Among the recent leading loss-makers are Botswana Agricultural Marketing Board, Botswana Post and Botswana Power Corporation. In his February budget speech, the former Finance Minister, Dr Thapelo Matsheka, hinted at the closure of perpetual loss-making parastatals, as bailing them out was becoming unsustainable.
“The prospect of the privatisation of certain parastatals is one we anticipate, with hopes that these entities would list on the Exchange as a way of corporatising and ensuring sustainable growth,” he added.

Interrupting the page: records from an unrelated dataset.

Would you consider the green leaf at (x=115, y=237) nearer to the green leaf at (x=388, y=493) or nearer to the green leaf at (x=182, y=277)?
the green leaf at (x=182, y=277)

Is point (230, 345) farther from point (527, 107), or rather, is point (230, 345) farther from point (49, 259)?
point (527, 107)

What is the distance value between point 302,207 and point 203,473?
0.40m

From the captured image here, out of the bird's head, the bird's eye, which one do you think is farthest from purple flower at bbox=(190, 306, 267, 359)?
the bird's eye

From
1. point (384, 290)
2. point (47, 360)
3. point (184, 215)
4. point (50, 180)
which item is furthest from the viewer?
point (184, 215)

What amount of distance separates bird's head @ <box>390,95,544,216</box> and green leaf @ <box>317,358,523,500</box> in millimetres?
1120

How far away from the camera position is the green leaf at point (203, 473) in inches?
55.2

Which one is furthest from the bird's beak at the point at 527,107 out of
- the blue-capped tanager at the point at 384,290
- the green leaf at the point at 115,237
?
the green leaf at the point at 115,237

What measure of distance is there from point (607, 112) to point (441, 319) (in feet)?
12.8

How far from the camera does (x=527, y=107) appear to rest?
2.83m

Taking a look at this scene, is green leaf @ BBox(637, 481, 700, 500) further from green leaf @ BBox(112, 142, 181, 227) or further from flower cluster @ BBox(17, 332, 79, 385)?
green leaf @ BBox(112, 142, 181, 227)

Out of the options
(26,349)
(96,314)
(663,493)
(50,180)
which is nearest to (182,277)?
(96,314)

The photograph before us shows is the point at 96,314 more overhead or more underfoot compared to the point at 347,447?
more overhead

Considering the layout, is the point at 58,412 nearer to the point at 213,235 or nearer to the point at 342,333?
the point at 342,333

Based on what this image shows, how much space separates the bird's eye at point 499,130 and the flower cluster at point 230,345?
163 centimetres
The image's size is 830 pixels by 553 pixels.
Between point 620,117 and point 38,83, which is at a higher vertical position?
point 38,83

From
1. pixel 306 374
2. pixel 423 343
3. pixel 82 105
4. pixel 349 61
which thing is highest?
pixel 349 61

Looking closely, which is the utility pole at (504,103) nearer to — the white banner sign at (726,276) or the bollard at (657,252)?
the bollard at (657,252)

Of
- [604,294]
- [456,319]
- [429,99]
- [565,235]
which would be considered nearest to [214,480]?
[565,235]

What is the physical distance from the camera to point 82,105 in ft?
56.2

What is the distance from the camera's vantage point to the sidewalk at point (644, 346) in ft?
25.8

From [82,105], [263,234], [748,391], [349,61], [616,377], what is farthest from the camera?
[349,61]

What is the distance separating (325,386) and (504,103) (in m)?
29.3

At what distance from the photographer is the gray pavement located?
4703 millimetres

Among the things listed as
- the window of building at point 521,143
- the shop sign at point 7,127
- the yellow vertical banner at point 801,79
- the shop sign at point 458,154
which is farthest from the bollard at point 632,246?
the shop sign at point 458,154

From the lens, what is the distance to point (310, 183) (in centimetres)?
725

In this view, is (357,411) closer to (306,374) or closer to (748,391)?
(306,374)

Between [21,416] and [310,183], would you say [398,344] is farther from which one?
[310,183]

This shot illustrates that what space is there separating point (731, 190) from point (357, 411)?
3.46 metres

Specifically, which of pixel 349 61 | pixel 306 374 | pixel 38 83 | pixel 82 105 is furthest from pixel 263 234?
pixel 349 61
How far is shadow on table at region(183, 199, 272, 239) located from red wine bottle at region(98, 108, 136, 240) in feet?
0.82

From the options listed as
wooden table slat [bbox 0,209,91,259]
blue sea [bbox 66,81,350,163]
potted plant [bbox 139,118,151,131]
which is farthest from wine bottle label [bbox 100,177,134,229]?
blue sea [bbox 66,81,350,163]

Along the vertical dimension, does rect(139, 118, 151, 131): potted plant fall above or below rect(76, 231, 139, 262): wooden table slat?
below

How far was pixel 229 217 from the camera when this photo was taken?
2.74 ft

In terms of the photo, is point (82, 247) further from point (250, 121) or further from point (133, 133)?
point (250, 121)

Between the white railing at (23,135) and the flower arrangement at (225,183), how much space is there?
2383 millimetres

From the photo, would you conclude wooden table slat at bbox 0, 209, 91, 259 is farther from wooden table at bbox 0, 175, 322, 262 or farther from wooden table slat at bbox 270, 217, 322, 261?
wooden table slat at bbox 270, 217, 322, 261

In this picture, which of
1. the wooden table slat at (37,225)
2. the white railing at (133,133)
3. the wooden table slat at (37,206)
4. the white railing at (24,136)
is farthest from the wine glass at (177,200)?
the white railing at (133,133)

According to the BSE chief, empirical research has proven that SOE listings can provide the Government with a substantial revenue source. The impact could even be greater where listings were complemented with sector reforms that allow governments to reduce their financial support provided to those companies, Tsheole added.
Meanwhile, he noted the pessimism on the economic prospects.
“As this year unfolds, against the backdrop of the pandemic and the economic slump, economic indicators seem to suggest that things are due to worsen before they get better,” Tsheole said.
The Government has proposed a development budget of P14,75 billion (US$1,366 billion) for the fiscal year 2021/2022. This will be dedicated to restoring the economy through initiatives underpinned by the National Development Plan and the Economic Recovery and Transformation Plan.